Data listing:

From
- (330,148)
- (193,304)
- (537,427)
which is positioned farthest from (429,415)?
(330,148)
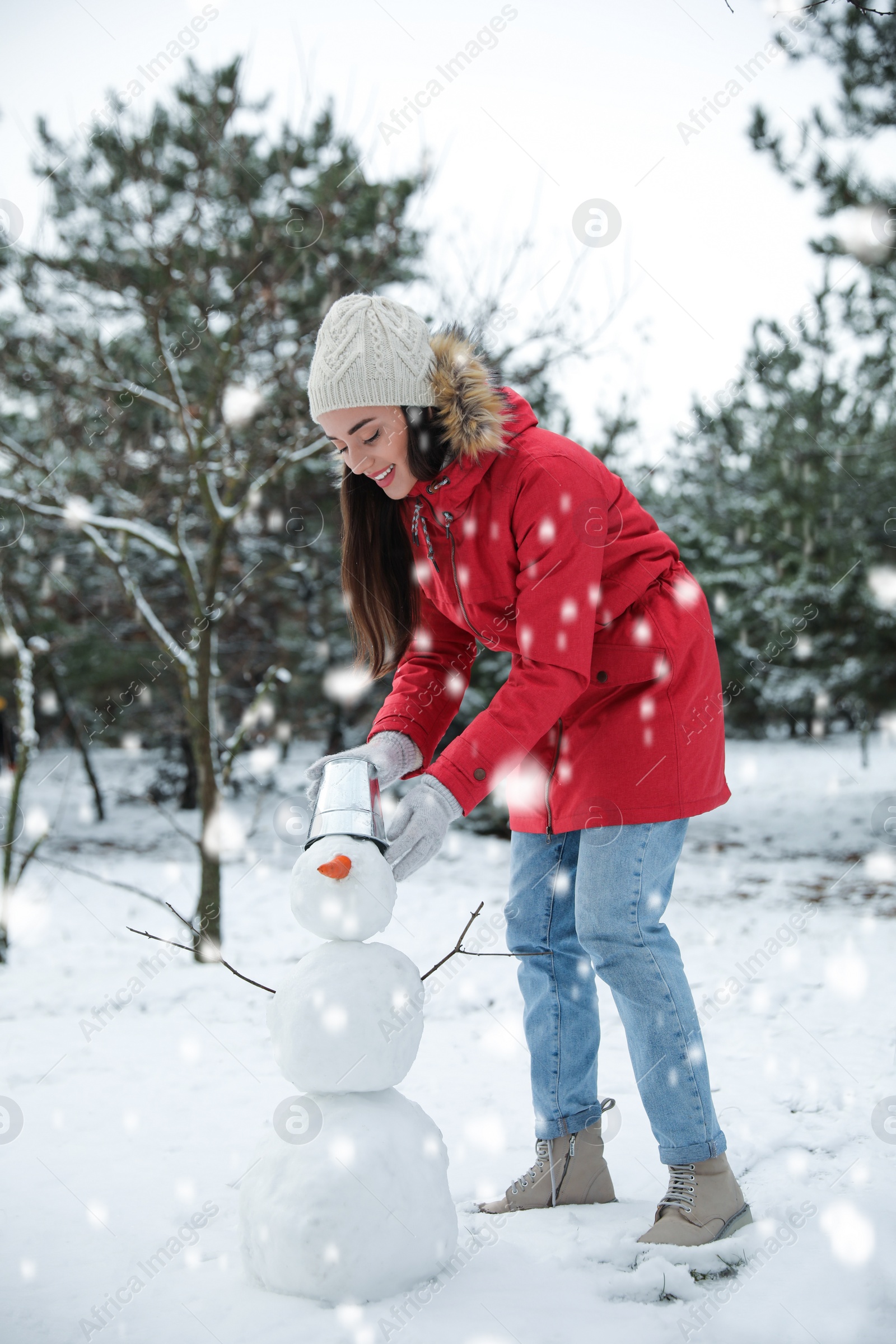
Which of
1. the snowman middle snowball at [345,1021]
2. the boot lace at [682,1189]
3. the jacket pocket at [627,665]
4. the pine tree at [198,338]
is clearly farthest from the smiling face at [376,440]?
the pine tree at [198,338]

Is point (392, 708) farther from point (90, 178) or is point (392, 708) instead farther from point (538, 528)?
point (90, 178)

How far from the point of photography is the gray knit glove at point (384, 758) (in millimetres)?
1959

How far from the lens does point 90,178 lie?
6922 mm

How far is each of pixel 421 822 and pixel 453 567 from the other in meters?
0.60

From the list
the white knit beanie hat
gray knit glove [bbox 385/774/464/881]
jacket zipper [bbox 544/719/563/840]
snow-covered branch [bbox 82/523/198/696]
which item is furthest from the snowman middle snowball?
snow-covered branch [bbox 82/523/198/696]

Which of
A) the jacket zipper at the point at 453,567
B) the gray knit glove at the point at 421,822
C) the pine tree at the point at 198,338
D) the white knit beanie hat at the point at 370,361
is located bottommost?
the gray knit glove at the point at 421,822

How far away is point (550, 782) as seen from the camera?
2125mm

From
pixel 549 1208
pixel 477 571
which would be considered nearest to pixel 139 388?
pixel 477 571

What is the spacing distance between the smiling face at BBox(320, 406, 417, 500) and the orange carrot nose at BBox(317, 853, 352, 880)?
83 centimetres

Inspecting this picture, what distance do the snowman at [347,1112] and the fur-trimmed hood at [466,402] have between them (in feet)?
2.35

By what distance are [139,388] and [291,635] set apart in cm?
606

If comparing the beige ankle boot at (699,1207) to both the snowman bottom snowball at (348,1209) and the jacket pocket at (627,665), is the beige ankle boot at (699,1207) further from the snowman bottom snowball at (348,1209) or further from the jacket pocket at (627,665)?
the jacket pocket at (627,665)

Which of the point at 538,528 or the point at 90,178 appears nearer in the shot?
the point at 538,528

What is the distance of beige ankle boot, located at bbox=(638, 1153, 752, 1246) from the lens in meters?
1.86
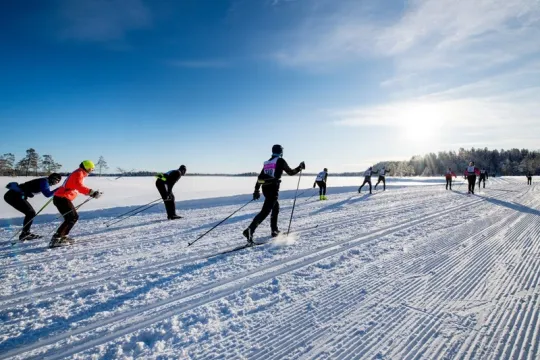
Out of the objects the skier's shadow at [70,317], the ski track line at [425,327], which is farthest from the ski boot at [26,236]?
the ski track line at [425,327]

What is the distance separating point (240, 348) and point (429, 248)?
4005mm

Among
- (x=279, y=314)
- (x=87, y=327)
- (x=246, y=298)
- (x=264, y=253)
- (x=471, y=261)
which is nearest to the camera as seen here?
(x=87, y=327)

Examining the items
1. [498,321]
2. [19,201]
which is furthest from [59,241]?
[498,321]

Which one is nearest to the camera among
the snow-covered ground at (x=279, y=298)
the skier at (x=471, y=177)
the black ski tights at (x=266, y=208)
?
the snow-covered ground at (x=279, y=298)

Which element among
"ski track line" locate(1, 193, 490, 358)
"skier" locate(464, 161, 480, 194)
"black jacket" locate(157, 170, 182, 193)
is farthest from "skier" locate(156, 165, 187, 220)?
"skier" locate(464, 161, 480, 194)

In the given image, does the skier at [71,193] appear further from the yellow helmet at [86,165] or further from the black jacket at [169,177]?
the black jacket at [169,177]

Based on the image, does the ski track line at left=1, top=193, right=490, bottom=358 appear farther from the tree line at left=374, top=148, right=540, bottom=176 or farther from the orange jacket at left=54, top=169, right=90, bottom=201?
the tree line at left=374, top=148, right=540, bottom=176

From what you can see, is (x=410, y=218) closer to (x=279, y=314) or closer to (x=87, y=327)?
(x=279, y=314)

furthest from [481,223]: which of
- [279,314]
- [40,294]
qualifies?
[40,294]

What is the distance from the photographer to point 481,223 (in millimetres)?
7098

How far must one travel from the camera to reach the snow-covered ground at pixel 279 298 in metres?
2.29

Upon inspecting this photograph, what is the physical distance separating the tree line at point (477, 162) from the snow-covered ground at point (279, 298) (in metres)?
110

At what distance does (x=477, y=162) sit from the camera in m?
116

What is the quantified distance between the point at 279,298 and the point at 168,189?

Instructions for the task: Reproduce all of the records above with every instance of "smiling face" changed to "happy face" and no other alterations. Leave the pictures out of the answer.

Reply to the exercise:
From
- (330,148)
- (193,304)
- (537,427)
which is positioned farthest from (429,415)?
(330,148)
Which of
1. the snowman middle snowball at [345,1021]
2. the boot lace at [682,1189]
3. the jacket pocket at [627,665]
4. the pine tree at [198,338]
is clearly farthest from the happy face at [376,440]?
the pine tree at [198,338]

Is point (392, 708) farther from point (90, 178) or is point (392, 708) instead farther from point (538, 528)?
point (90, 178)

How far from the point of photography is the gray knit glove at point (384, 758) (in millimetres)?
1959

How far from the lens does point 90,178 lie?
6922 mm

How far is each of pixel 421 822 and pixel 453 567 from the other in meters?
0.60

From the list
the white knit beanie hat
gray knit glove [bbox 385/774/464/881]
jacket zipper [bbox 544/719/563/840]
snow-covered branch [bbox 82/523/198/696]
which item is furthest from the snowman middle snowball?
snow-covered branch [bbox 82/523/198/696]

Which of
A) the jacket zipper at the point at 453,567
B) the gray knit glove at the point at 421,822
C) the pine tree at the point at 198,338
D) the white knit beanie hat at the point at 370,361
is located bottommost?
the gray knit glove at the point at 421,822

How far away is point (550, 782) as seen from the camera?
2125mm

From
pixel 549 1208
pixel 477 571
which would be considered nearest to pixel 139 388?
pixel 477 571

What is the spacing distance between the happy face at BBox(320, 406, 417, 500) and the orange carrot nose at BBox(317, 853, 352, 880)?
83 centimetres

Inspecting this picture, what distance do the snowman at [347,1112] and the fur-trimmed hood at [466,402] have between them (in feet)?
2.35

By what distance are [139,388] and [291,635] set apart in cm?
606

If comparing the beige ankle boot at (699,1207) to both the snowman bottom snowball at (348,1209) and the jacket pocket at (627,665), is the beige ankle boot at (699,1207) further from the snowman bottom snowball at (348,1209) or further from the jacket pocket at (627,665)?
the jacket pocket at (627,665)

Which of the point at 538,528 or the point at 90,178 appears nearer in the shot?
the point at 538,528

What is the distance of beige ankle boot, located at bbox=(638, 1153, 752, 1246) from the lens in meters?
1.86
Out of the objects the skier's shadow at [70,317], the ski track line at [425,327], which is farthest from the ski boot at [26,236]?
the ski track line at [425,327]

What is the distance separating point (240, 348) and point (429, 248)?
4005mm

Among
- (x=279, y=314)
- (x=87, y=327)
- (x=246, y=298)
- (x=264, y=253)
- (x=471, y=261)
which is nearest to the camera as seen here?
(x=87, y=327)

Examining the items
1. [498,321]
2. [19,201]
which is furthest from [59,241]?
[498,321]

Which one is nearest to the camera among
the snow-covered ground at (x=279, y=298)
the skier at (x=471, y=177)
the black ski tights at (x=266, y=208)
?
the snow-covered ground at (x=279, y=298)

Which element among
"ski track line" locate(1, 193, 490, 358)
"skier" locate(464, 161, 480, 194)
"black jacket" locate(157, 170, 182, 193)
is farthest from "skier" locate(156, 165, 187, 220)?
"skier" locate(464, 161, 480, 194)

In the given image, does the skier at [71,193] appear further from the yellow helmet at [86,165] or further from the black jacket at [169,177]?
the black jacket at [169,177]

Based on the image, does the ski track line at left=1, top=193, right=490, bottom=358 appear farther from the tree line at left=374, top=148, right=540, bottom=176 or farther from the orange jacket at left=54, top=169, right=90, bottom=201?
the tree line at left=374, top=148, right=540, bottom=176

From what you can see, is (x=410, y=218) closer to (x=279, y=314) or closer to (x=87, y=327)?
(x=279, y=314)

furthest from [481,223]: which of
- [279,314]
- [40,294]
qualifies?
[40,294]

What is the distance from the photographer to point 481,223 (in millimetres)?
7098

How far must one travel from the camera to reach the snow-covered ground at pixel 279 298 in metres?
2.29

Upon inspecting this photograph, what is the physical distance separating the tree line at point (477, 162) from the snow-covered ground at point (279, 298) (in metres)?
110

At what distance does (x=477, y=162) sit from the camera in m?
116

What is the quantified distance between the point at 279,298 and the point at 168,189?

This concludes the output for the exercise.